In 2005 I spent some time working as a care worker for a private company in North West London supplying workers for the “Care In The Community” program. In August 2006 The Big Issue released a feature article based on some of my experiences. Now, some eight years later, as the same issues are returning to the news, I have decided to re-release the article here.
© Jason N. Parkinson 2006
In his council flat in london an elderly Kenyan man sat looking at the uncarpeted floor. He was depressed and said he wanted to die. When I asked if there was anything I could do, he replied, “I want to see a tree.”
The 73-year-old Kenyan’s story was typical of many of England’s elderly. He refused to go in a care home, but had no money to pay for 24-hour home care at a cost of £1,200 a week.
The local social services department said they did not have the budget for his full-time care. I asked for a panic alarm for him, in case of emergency, but the DSS said he was not entitled because he was listed as living with his wife. She had been in hospital for three weeks and there was no sign of her returning.

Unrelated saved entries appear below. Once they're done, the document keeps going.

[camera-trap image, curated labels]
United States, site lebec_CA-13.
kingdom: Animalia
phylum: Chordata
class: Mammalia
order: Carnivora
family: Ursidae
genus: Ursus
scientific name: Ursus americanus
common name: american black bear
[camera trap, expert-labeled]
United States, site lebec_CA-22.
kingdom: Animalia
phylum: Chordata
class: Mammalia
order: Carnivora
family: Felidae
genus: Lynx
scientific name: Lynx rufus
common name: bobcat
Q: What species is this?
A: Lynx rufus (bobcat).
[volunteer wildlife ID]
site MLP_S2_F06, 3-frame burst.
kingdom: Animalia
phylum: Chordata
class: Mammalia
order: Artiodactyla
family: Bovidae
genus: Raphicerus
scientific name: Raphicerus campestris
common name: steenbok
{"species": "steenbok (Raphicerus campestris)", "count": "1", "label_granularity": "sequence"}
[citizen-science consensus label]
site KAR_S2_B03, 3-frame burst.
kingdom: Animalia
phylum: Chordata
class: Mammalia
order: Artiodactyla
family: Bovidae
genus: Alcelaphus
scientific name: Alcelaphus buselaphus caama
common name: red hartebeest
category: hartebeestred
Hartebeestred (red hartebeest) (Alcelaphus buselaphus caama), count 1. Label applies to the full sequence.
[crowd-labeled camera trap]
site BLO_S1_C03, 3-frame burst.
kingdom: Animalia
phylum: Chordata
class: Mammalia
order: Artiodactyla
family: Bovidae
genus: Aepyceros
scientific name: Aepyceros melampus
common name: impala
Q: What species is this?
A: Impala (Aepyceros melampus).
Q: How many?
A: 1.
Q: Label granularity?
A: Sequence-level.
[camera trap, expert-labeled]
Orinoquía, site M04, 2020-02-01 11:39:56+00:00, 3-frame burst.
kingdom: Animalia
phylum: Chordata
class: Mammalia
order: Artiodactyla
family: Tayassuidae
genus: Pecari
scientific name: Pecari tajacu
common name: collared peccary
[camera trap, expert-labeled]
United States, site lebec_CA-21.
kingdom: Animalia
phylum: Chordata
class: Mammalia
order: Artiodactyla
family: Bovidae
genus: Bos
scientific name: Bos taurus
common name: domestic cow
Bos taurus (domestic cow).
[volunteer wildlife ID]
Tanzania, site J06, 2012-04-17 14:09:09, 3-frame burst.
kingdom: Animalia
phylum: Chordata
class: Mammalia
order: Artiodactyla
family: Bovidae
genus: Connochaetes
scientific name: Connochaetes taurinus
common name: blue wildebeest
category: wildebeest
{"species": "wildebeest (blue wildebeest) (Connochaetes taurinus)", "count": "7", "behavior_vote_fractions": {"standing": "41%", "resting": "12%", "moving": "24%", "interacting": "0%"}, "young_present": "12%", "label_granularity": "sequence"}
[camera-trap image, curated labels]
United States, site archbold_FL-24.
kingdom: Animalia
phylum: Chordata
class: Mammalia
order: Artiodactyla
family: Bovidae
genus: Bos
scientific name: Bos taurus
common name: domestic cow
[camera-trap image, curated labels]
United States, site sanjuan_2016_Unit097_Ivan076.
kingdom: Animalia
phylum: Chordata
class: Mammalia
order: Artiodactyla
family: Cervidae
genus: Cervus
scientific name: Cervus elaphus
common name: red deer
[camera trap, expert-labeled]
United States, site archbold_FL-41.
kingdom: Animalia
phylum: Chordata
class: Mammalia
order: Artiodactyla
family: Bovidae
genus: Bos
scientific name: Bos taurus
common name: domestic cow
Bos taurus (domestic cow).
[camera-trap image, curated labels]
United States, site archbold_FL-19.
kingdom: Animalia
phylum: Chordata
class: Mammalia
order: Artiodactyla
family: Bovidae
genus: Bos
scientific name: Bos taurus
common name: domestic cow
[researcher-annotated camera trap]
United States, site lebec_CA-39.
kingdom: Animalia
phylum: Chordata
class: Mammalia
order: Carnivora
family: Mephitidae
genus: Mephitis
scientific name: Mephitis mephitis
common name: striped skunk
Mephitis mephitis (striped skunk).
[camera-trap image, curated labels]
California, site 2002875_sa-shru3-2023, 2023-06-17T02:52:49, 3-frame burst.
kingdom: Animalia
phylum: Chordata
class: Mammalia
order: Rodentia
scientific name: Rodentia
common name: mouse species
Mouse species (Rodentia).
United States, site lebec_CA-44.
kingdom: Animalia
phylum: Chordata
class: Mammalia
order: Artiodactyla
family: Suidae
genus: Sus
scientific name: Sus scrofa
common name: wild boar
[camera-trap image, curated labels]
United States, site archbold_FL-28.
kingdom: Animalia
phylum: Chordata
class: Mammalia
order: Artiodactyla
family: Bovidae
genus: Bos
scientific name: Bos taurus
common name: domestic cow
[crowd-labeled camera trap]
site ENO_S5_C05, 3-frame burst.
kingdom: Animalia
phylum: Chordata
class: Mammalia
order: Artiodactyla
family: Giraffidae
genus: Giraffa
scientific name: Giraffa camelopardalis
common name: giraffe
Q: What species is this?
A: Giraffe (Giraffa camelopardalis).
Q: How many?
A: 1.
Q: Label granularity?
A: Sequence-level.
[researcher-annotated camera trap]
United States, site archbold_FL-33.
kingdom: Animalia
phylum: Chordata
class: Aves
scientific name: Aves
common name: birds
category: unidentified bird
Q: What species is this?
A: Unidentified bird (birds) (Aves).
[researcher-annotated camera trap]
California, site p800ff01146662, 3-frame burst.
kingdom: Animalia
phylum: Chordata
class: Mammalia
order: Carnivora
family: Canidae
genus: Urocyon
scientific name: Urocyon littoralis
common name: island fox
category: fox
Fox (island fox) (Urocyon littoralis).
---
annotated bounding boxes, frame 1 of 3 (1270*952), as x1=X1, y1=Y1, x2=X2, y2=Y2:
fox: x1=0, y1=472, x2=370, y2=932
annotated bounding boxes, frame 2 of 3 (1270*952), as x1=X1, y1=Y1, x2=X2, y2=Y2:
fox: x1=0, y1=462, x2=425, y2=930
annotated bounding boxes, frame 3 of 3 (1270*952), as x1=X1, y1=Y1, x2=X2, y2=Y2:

Apart from four visits a day by home carers, which amounted to three hours, the Kenyan man was alone, imprisoned in his own home, unable to go to the toilet or feed himself.
Earlier this year, NHS head manager Dr Gill Morgan announced fewer beds, not more, were needed in hospital. “Far more people would prefer to die at home if we could offer the, good care,” she said.
This is good news for private healthcare companies, many of whom turnover hundreds of millions a year.
When I started as a home carer in London, it did not take long for my initial fears to rise. After 12 hours training, I received my identification card and was qualified to look after the elderly and terminally ill. Although extra training was offered there was never any pressure on carers to increase their knowledge.
Weekly rotas were incorrect, leaving vulnerable people without essential care on a daily basis, and I was constantly pushed to do two visits in the space of one. The firm still expected each client , or local council, to meet the full call-out charge.
The first, and last, time I agreed to double-up my visits, my co-ordinator said, “Now you’re learning our way.”
The case of one 85-year-old woman highlighted the lack of support by the care company. After suffering weeks of upset from late and unattended visits, leaving her to struggle with her elderly and disabled husband, the woman threatened to commit suicide.
She stored up 100 Coproxamol pills, saying she would force-feed 50 to her husband, a World War Two veteran, and take the rest herself. When I called the support staff, they said it was not my problem and the company would not be held responsible.
That night I listened to the woman for hours as she tearfully concluded if this was how veterans were treated, she no longer wanted to be alive.
The next morning, because no one from the DSS came, she threatened suicide again. Only then was her husband sent to a care home – at a cost of £700 a week to the family.
Another time, I spent two weeks visiting a Pakistani gentleman before his family informed me he had MRSA. I complained, by my co-ordinator said she knew, and I was “not to worry”.
I also had to administer medication, despite having no training in drug side effects. Some carers forgot to give medication and the chemist would issue old prescriptions because they were not informed of updates.
Despite regular complaints to my firm, which should have been passed on to the DSS, the same mistakes occurred. I confronted DSS officers on this. They claimed no complaints were ever received.
For the Kenyan man it was the entire care system that let him down.
On many occasions he was covered in his own excrement, sometimes left by the previous carer, one of whom became February’s ‘carer of the month’. He often fell trying to get to the commode and lay on the hard, cold floor for hours.
My supervisor and a DSS officer explained that as he continually messed himself, no carpet meant it was easier to clean up.
The DSS did finally act after three weeks of constant complaints. They increased one carer per visit to two – a decision reversed a month later due to a lack of budget.
During the DSS assessment meeting in February I asked why it took so long for them to respond. “Sometimes it takes a crisis to occur for us to act,” the DSS officer said.
On April 14, after the chemist failed to issue his “essential” medication on time, the Kenyan man suffered a heart attack.
Seven days later he was sent home. He was thin and weak and it was obvious to me he should be in hospital. He said all he wanted to do before he died was to see the elephants, trees, grass and sunshine of his native Kenya.
The following week the chemist replaced his new prescription with old. At 7am the following morning, on April 27, I found him in agony.
He had suffered multiple heart attacks from 11pm the previous night. He died as the paramedics put him into the ambulance.
With no 24-hour care, refusal to issue a panic alarm, and being too weak to pick up the telephone, the Kenyan man had no way of calling for help.
Even with daily concerns logged, the care in the community system failed this man.
The system has been cut up and sold off, severing vital communication links between all elements of care for the elderly and vulnerable.
Accountability is almost impossible with so many individual sectors involved in every single case.
My experience taught me that, once privatised, a public service prioritises profit above individual needs and wants.
As the company branch manger once told me: “This is a business first and foremost.”